Exxon Valdez Survivor To Tennessee Coal Sludge Victims: Get Everything In Writing

Exxon Valdez Survivor To Tennessee Coal Sludge Victims: Get Everything In Writing

Open letter to Tennessee communities harmed by the coal ash spill

By Riki Ott

CORDOVA, Alaska -- I am sorry for your losses. These simple words were not said enough in the wake of the Exxon Valdez disaster that devastated our landscape, lives, and future.

Our community learned a lot about dealing with disaster and healing in the 20 years since Exxon's oil coated beaches in beautiful Prince William Sound and stripped our lives of innocence. Perhaps we can share some hard-earned wisdom that might save you some of the wrong turns we made.

Consider first the setup. I'll bet your spill, like ours, was an accident waiting to happen. The promised safety, spill prevention, and spill response measures weren't there when our accident occurred. The promises had fallen victim to cost-cutting measures in the name of higher profits and cheaper oil.

Don't think that the government authorities and the industry will see the error of their ways and hasten to set things right. It took an act of Congress (the Oil Pollution Act of 1990), citizen oversight groups composed of spill survivors, and a couple of decades of tireless work on our part to force change. We're still waiting for every tanker to be double-hulled, a promise made (and broken) as a condition of building the Trans-Alaska Pipeline nearly 35 years ago.

Next consider the spill. Those at fault, including the state and federal governments, will take extraordinary measures to hide the extent of the harm. Your spill has already doubled in size from initial reports. And human health risks? Government officials are telling you no worries, right?

After Exxon's spill, the state of Alaska issued public health advisories declaring there was "no risk of adverse health effects from breathing the air." Exxon failed to report 6,722 cases of upper respiratory infections among cleanup workers to federal safety officials--no worries, trust us.

Then Exxon sealed the court records from public review when the evidence of a massive chemical poisoning epidemic from breathing oil-saturated air surfaced in a toxic tort lawsuit. The records are sealed until 2023, which just happens to be four years after ExxonMobil can legally destroy all medical records from its cleanup operation. No worries!

And of course, according to those at fault, there will be no long-term environmental effects. The environment will recover rapidly. You just watch!

We watched fish populations in Prince William Sound collapse three and four years after the spill. It was obvious to us that the young fish and eggs had not survived their oil bath. There was a time delay between when the young were exposed and when the adults failed to return.

Government studies later validated our version of reality, but Exxon has loudly beat the drums of dissent and proclaimed its "science" is better. We're just delusional up here. In fact, we may have to go to court yet again, in order to get any of the court-ordered $92 million, promised two years ago, for lingering environmental harm.

Meanwhile, the herring have still not recovered from the 1993 collapse. The once flourishing fisheries remain closed indefinitely. There is a new generation of children who have never seen herring. Ecosystem recovery is delayed by loss of this key forage fish. The bankers are not delusional about the debt owed on fishing permits, once thought of as retirement security and now a financial wreaking ball of home life.

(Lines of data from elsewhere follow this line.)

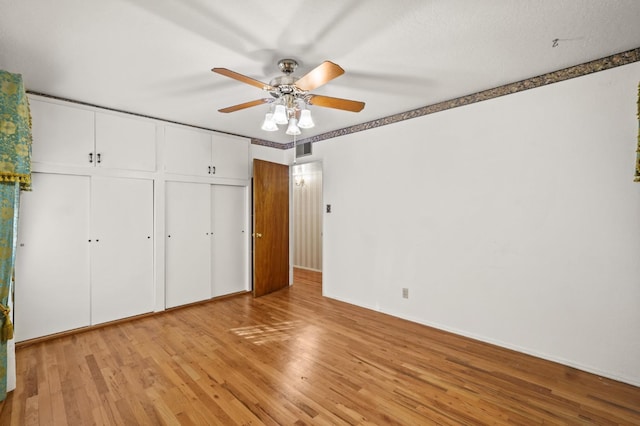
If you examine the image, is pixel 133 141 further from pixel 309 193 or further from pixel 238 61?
pixel 309 193

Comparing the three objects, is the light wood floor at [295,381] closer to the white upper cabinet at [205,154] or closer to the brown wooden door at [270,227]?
the brown wooden door at [270,227]

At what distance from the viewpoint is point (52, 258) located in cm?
303

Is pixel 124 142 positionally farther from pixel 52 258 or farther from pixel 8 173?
pixel 8 173

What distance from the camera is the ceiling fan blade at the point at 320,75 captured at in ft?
5.76

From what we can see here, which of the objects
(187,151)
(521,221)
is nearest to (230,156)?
(187,151)

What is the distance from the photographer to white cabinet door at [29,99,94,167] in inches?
116

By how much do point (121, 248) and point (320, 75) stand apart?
317 cm

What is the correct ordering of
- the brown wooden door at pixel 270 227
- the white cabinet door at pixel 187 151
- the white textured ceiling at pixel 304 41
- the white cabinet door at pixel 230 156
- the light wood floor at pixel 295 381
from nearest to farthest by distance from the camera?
1. the white textured ceiling at pixel 304 41
2. the light wood floor at pixel 295 381
3. the white cabinet door at pixel 187 151
4. the white cabinet door at pixel 230 156
5. the brown wooden door at pixel 270 227

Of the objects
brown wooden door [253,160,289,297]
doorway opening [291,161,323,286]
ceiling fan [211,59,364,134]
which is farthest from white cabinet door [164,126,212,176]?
doorway opening [291,161,323,286]

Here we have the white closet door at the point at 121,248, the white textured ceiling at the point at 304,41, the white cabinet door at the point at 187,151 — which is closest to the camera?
the white textured ceiling at the point at 304,41

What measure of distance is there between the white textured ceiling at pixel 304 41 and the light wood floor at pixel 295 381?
99.6 inches

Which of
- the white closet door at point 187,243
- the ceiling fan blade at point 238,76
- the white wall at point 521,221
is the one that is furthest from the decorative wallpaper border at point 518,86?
the white closet door at point 187,243

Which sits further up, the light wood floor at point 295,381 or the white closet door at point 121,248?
the white closet door at point 121,248

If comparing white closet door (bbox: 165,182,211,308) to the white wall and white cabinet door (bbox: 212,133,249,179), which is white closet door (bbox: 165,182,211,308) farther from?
the white wall
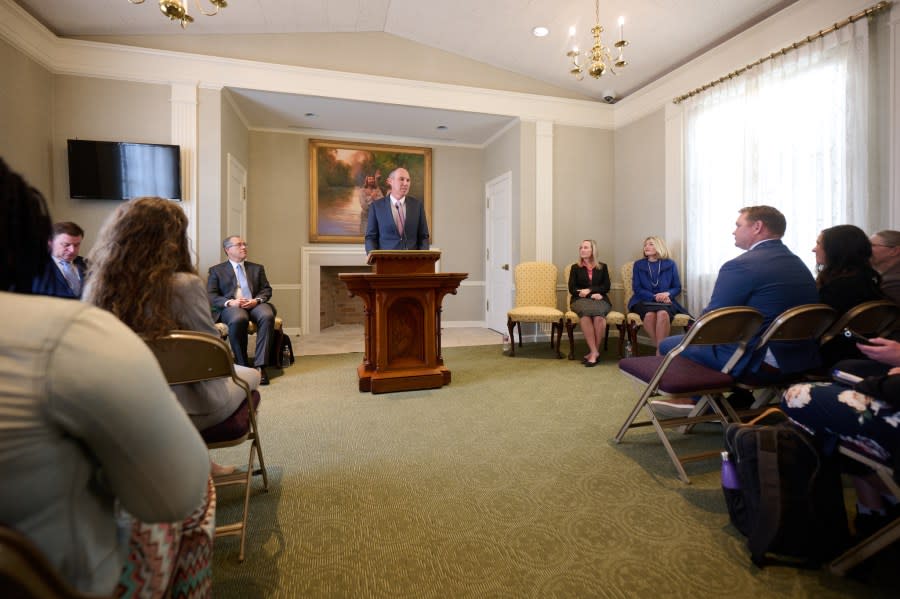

Now let's consider ways to get out of this mess. Those promises to make you whole? Relocate your homes and whatnot? Get them in writing in legally-binding agreements. In fact, put in writing exactly what it will take to make you whole as families and as a community. Use your list as a benchmark so when the media return in one-five-ten and twenty years for "anniversaries," you will have a way to gauge recovery.

Working together on something for the greater good will hasten healing. So pick a focus, whether it's dealing with the mental health and social trauma, environmental trauma, or economic trauma. Form a core working group and figure out what you need to do to short-circuit the harm--or else you'll be wallowing in it for years. Such Peer Listening Circles are tools that shift people from victim mode to survivor mode--a vital change that can literally save lives--and rebuild a sense of community. Take it from a sibling injured community: this works.

And heed our warning--lawsuits do not work to recover losses! The legal system is currently broken. Better to invest your time in mediation. Calculate your short- and long-term economic harm and the harm to quality of life. Balance these against spending the next twenty years in litigation. Make demands and make concessions, but be sure to do both as a community. Insist on a process where the people represent themselves and the lawyers take a back seat. Process is important to healing.

Finally, consider this: your lives have been forever changed. Accept it. You have your hands full now. But commit to help making the long-term and fundamental changes in our lifestyles, communities, and government so that this won't happen again--to you or to any other community.

Spill survivor and author Riki Ott shares insights on disaster trauma and recovery in Not One Drop: Betrayal and Courage in the Wake of the Exxon Valdez Oil Spill (Chelsea Green, 2008). She also wrote Sound Truth and Corporate Myth$, on the long-term effects of the oil spill on people and the ecosystem. Ott is a former "fisherma'am" and now a full-time community activist, committed to making human values count over corporate profits. She lives in Cordova, Alaska.